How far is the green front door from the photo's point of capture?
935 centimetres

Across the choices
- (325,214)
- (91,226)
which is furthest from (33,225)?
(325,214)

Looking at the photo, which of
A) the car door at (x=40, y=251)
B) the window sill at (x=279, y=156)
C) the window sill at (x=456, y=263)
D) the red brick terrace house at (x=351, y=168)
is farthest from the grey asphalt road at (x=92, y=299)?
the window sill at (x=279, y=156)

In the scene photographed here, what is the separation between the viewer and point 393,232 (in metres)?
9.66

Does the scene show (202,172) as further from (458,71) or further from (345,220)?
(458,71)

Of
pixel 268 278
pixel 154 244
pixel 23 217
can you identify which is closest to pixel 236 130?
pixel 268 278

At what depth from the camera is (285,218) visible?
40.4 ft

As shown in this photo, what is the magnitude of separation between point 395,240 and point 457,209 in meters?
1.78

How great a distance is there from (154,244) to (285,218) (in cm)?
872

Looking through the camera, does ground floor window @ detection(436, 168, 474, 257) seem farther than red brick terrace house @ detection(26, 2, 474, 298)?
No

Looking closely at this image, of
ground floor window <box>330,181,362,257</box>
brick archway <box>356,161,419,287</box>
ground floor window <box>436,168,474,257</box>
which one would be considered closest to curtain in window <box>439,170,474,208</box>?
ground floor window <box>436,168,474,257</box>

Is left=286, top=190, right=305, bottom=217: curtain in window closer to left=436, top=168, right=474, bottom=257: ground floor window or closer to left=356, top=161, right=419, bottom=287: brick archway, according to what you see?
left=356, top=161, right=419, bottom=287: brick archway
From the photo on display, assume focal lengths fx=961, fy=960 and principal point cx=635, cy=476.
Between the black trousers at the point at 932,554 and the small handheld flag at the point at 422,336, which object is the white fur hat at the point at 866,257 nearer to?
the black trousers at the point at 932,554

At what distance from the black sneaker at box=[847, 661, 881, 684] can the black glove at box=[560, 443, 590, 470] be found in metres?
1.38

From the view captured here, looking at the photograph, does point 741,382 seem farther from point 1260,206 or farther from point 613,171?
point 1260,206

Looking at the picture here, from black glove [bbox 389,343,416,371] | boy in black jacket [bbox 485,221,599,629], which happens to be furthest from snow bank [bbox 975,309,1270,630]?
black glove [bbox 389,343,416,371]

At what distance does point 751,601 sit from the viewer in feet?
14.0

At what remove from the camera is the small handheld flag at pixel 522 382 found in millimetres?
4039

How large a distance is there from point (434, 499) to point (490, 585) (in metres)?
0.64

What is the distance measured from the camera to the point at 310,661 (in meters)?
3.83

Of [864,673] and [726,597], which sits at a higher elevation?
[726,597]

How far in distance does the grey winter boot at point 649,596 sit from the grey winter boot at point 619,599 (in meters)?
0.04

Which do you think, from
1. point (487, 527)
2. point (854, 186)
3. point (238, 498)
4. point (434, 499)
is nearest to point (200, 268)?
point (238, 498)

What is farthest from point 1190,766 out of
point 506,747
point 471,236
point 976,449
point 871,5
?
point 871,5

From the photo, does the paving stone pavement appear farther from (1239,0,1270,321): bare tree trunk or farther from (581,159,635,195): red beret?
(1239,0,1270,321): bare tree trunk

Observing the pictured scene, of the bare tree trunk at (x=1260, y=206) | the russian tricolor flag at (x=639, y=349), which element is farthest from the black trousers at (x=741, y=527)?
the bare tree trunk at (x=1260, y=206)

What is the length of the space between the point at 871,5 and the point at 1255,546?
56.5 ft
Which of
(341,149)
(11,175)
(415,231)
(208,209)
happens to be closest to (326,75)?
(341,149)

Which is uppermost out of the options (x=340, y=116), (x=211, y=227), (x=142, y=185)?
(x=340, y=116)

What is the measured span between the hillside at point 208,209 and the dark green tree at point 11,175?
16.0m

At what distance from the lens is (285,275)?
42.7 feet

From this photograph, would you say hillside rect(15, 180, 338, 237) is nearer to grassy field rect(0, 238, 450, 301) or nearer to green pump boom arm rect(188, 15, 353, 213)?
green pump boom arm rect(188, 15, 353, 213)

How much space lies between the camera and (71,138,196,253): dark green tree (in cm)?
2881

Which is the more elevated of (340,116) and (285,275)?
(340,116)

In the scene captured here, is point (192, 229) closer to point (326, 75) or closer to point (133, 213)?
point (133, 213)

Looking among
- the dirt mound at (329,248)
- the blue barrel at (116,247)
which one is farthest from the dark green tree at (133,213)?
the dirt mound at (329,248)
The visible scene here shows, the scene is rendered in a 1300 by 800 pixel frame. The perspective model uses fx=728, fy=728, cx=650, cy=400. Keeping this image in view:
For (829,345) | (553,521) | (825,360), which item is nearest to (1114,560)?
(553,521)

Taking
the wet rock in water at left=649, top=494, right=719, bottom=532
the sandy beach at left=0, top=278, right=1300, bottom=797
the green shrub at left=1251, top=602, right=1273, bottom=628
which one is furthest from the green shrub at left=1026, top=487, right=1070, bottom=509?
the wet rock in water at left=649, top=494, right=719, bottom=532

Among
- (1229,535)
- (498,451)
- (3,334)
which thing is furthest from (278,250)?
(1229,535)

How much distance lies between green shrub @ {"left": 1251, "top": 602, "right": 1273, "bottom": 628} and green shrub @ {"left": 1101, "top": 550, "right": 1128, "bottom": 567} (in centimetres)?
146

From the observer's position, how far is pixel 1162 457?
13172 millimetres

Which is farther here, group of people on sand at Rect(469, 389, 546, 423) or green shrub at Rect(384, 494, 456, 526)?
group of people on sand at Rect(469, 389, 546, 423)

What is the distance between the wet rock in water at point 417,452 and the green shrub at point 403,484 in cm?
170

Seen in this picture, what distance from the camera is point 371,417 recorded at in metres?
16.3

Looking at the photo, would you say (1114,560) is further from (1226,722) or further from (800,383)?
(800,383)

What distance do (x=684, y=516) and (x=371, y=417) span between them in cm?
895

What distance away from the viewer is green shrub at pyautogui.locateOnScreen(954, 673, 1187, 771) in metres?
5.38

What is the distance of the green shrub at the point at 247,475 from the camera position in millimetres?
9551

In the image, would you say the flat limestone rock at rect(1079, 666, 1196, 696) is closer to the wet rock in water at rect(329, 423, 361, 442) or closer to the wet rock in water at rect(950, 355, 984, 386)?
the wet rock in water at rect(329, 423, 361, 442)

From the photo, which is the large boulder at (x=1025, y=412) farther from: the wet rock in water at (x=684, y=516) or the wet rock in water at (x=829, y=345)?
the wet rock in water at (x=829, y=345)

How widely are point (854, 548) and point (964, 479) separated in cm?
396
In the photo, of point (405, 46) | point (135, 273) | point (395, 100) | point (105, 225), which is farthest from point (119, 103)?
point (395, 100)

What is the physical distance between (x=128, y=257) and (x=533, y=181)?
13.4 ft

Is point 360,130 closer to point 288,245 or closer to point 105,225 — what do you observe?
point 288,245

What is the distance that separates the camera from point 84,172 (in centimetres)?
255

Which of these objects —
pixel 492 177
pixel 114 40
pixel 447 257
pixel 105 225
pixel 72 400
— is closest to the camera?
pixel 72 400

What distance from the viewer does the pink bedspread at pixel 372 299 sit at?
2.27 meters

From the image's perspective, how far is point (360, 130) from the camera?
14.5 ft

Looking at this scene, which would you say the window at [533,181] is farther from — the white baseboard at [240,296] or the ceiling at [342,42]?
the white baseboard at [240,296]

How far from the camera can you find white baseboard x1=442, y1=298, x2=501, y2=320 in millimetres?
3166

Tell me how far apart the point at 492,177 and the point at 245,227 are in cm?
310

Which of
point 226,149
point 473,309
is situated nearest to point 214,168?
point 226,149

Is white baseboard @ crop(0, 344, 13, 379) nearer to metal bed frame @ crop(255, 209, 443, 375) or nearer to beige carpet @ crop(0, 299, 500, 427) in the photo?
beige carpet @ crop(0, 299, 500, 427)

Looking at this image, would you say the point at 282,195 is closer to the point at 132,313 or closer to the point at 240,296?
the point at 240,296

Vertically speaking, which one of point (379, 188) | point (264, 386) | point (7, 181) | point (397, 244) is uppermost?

The exercise
Write out, word for word, every line from the one containing "Looking at this scene, which" through the last line of the records above.

Solved problem
Looking at this scene, which would you say the window at [533,181] is farther from — the white baseboard at [240,296] or the ceiling at [342,42]?
the white baseboard at [240,296]

How far from the camera can you find white baseboard x1=442, y1=298, x2=501, y2=320 in millimetres?
3166

Tell me how far apart the point at 492,177 and the point at 245,227 are in cm?
310

Which of
point 226,149
point 473,309
is situated nearest to point 214,168?
point 226,149

Is white baseboard @ crop(0, 344, 13, 379) nearer to metal bed frame @ crop(255, 209, 443, 375) or nearer to beige carpet @ crop(0, 299, 500, 427) in the photo?
beige carpet @ crop(0, 299, 500, 427)

Looking at this image, would you say the point at 282,195 is closer to the point at 132,313 or closer to the point at 240,296?
the point at 240,296

Vertically speaking, which one of point (379, 188) | point (264, 386) | point (7, 181) | point (397, 244) is uppermost?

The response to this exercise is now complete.